━━━ Excerpted passage ━━━

Contrary to the findings of the arbitration panel, the partnership agreements did not provide for a particular method of solicitation of proxies for a vote to terminate the managing agents and did not establish a fiduciary duty to them. Nor was there any showing that Peter Malkin fraudulently [*5]induced the partners to give him their prosies [FN18]

The Appellate Division granted leave to appeal to the Court of Appeals and certified the following question: "Was the order of this Court, which reversed the judgment of Supreme Court properly made?" The Court of Appeals concluded that it was not. Acknowledging that judicial review of arbitration is extremely limited, they stated that "(a)n arbitration award must be upheld when the arbitrator offer(s) even a barely colorable justification for the outcome reached. ' " [FN19] They further noted that they have said, time and time again, that arbitrators' awards should not be vacated for errors of law, and that courts should not assume the role of overseers to conform the award to their sense of justice. "A court cannot examine the merits of an arbitration award and substitute its judgment for that of the arbitrator because it believes its interpretation would be the better one."[FN20]

As the Court noted, the FAA permits vacatur of an arbitration award on four grounds, all of which involve fraud. While the Respondents allude to claimed misconduct of the arbitrator such as to lead to their request for his recusal, there is nothing which rises to the level of the requirements of the FAA. These grounds are where the award was procured by corruption, fraud, or undue means; where there was evident partiality or corruption of the arbitrators, or either of them; where the arbitrators were guilty of misconduct in refusing to grant a postponement on reasonable grounds shown, refusing to hear pertinent evidence, or other misbehavior prejudicial to a party; or where the parties exceeded their powers, or so imperfectly executed thm that a mutual, final, and definite award upon the subject matter was not made.[FN21]

Accepting the admonitions of the Court of Appeals in Wein, can it be said that the arbitrator in this case offered even a barely colorable justification for the outcome reached. As low a standard as this constitutes, the Court determines that the arbitrator in this case failed to meet it. The circumstances are far different from those in Wein, particularly with respect to the complexity of the issues presented.

━━━ Dataset ━━━

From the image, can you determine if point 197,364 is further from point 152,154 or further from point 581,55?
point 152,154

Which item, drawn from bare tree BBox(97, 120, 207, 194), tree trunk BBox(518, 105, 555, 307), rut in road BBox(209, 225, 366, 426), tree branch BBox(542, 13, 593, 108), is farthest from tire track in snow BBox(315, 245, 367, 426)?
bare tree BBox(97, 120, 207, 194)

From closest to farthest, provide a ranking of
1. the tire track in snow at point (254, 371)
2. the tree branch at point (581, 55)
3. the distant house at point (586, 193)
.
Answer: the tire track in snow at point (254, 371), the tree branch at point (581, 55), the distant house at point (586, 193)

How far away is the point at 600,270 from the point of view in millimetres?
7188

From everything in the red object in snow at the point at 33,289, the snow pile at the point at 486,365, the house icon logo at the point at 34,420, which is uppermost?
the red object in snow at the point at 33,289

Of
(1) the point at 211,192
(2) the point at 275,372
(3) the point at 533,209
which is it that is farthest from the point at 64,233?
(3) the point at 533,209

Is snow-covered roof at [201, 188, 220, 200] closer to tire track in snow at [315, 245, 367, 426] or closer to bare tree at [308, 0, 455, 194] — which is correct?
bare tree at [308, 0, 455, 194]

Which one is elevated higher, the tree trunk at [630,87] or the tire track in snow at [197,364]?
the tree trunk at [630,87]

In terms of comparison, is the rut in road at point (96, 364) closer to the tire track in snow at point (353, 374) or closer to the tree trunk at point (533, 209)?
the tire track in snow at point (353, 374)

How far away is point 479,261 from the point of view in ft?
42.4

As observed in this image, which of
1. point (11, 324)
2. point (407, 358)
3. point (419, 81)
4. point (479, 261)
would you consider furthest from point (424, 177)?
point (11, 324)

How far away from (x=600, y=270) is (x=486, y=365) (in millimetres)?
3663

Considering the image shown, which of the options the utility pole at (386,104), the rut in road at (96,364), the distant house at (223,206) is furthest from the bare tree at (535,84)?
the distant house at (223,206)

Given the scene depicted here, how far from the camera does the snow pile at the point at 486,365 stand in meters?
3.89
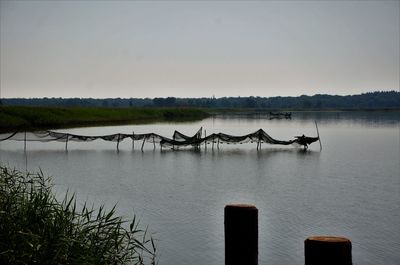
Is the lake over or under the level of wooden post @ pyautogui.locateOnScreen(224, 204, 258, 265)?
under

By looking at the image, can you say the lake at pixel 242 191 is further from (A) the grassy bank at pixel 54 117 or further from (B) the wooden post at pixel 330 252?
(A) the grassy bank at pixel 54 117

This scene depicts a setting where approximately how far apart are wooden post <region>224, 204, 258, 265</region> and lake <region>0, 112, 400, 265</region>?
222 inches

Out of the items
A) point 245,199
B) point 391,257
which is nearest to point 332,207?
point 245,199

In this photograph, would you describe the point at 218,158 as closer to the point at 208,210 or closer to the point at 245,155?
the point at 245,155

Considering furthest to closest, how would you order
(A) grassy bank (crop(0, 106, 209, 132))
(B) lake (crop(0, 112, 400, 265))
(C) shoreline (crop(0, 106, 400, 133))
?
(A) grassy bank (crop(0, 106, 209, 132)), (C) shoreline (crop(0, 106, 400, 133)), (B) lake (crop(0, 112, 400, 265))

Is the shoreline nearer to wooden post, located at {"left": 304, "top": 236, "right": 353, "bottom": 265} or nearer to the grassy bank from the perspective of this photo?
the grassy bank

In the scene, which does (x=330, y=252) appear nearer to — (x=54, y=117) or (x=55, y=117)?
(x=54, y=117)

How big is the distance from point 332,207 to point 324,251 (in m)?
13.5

━━━
━━━ Dataset ━━━

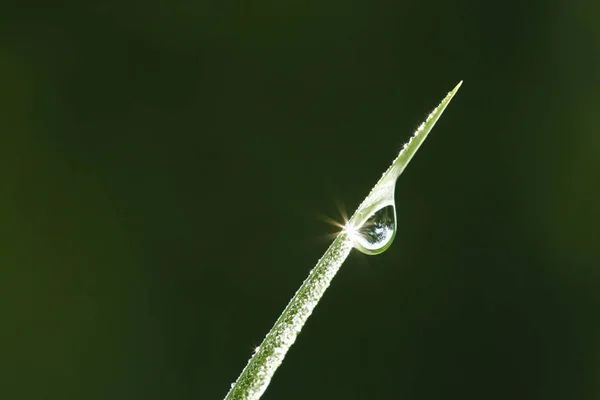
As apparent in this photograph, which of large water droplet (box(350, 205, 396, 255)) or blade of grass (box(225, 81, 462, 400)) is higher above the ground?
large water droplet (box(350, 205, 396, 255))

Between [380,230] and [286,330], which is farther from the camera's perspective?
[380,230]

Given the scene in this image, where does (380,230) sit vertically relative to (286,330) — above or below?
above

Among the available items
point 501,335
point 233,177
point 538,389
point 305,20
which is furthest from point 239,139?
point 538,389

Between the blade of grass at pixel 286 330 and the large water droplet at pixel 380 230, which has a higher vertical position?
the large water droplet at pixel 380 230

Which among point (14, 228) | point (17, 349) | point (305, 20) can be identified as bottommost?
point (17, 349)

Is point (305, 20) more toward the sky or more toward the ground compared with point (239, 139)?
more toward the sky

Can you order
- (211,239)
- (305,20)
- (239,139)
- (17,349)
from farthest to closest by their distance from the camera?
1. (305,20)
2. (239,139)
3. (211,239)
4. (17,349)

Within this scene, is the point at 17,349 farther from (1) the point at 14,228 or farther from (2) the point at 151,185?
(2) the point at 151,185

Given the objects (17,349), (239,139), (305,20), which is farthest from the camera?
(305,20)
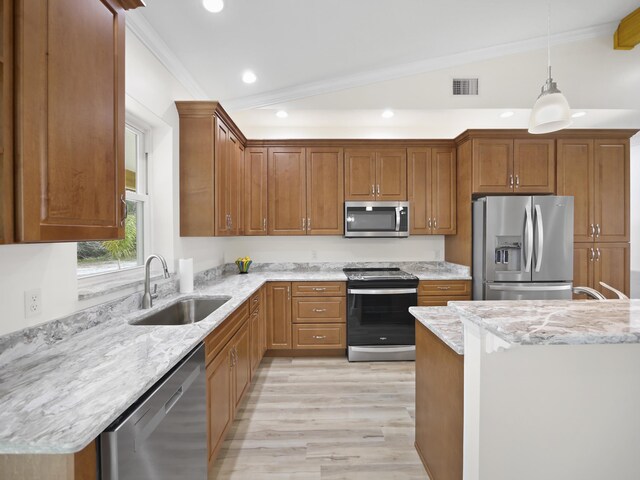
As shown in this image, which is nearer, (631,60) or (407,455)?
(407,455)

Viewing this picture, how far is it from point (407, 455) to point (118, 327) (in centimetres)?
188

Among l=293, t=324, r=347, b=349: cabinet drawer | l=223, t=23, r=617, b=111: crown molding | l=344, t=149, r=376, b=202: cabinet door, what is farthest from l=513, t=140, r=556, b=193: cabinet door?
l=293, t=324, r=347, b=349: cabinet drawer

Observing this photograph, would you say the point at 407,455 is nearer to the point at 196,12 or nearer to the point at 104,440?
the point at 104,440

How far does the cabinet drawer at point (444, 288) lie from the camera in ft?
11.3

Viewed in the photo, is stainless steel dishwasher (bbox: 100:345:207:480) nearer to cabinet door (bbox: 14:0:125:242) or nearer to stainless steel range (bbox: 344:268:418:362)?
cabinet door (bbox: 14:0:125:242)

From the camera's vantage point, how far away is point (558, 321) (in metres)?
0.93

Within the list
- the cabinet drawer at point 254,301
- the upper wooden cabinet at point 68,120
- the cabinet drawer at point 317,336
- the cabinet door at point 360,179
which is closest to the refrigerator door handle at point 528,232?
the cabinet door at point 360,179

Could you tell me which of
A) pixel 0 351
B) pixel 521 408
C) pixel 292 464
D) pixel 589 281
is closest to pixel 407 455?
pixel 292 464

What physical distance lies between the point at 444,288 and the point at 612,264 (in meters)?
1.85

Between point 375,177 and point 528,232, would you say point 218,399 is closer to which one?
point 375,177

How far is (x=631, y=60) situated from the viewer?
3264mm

━━━
━━━ Dataset ━━━

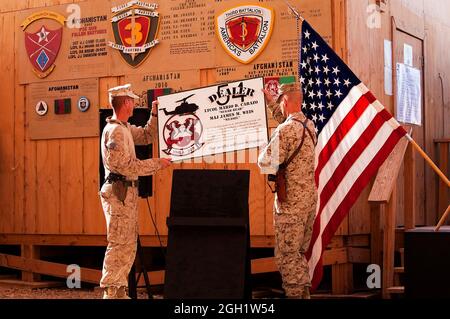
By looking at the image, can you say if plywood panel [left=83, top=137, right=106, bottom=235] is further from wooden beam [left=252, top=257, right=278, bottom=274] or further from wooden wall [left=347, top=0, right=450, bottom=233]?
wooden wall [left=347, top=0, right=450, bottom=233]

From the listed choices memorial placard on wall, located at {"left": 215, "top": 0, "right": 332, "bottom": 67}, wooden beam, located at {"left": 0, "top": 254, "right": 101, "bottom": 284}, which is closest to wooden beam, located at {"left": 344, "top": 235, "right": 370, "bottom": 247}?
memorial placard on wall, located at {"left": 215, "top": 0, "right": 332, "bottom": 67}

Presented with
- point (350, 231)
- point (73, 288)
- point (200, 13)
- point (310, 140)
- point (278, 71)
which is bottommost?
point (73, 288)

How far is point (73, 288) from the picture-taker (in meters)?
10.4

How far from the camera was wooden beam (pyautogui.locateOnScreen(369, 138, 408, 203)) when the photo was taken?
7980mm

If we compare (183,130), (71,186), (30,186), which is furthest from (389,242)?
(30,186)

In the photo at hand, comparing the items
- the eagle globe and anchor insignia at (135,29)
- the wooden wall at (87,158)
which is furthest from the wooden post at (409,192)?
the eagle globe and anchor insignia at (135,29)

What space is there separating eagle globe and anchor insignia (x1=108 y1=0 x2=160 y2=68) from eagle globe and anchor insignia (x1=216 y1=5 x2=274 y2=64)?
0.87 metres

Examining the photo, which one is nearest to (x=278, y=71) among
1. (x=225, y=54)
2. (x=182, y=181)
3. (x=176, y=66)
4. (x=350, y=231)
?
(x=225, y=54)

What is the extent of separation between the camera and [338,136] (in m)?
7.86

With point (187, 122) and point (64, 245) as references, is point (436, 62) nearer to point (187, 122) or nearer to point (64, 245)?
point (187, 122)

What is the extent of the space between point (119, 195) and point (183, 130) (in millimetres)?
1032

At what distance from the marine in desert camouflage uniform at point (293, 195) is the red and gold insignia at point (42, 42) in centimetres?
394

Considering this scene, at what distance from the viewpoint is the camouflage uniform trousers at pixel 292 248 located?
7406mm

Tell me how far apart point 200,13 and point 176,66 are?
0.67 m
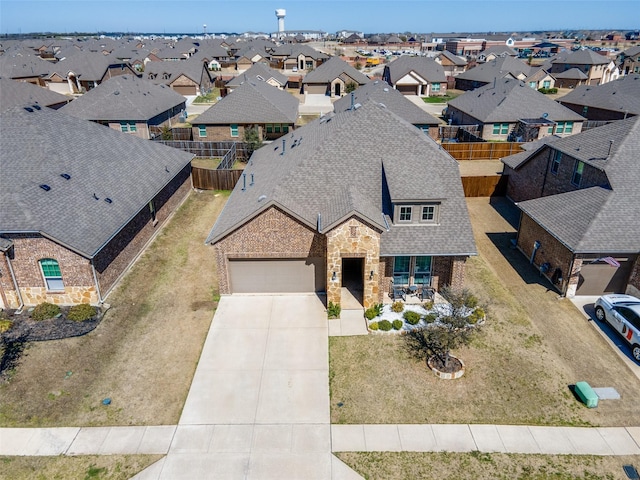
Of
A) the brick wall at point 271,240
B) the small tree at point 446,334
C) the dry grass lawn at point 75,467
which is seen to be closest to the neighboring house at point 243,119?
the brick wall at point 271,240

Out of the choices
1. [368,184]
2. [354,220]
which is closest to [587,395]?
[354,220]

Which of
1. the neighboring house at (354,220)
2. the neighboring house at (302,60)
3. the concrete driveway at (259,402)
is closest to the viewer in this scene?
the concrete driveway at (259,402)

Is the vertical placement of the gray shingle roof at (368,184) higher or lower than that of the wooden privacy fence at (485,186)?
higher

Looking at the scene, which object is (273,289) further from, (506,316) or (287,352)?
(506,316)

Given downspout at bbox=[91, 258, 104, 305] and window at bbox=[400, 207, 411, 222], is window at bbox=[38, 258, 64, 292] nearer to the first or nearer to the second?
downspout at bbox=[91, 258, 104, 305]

━━━

**Task to complete:**
Please explain, using the court excerpt, why the Court of Appeals held that the Appellate Division should not have reversed the Supreme Court judgment. Answer in one to three sentences.

**Answer box:**
The Court of Appeals stressed that judicial review of arbitration is extremely limited, so an award must be upheld when the arbitrator offers even a barely colorable justification for the outcome. It added that awards should not be vacated for errors of law and that a court cannot examine the merits and substitute its own judgment because it believes its interpretation would be better.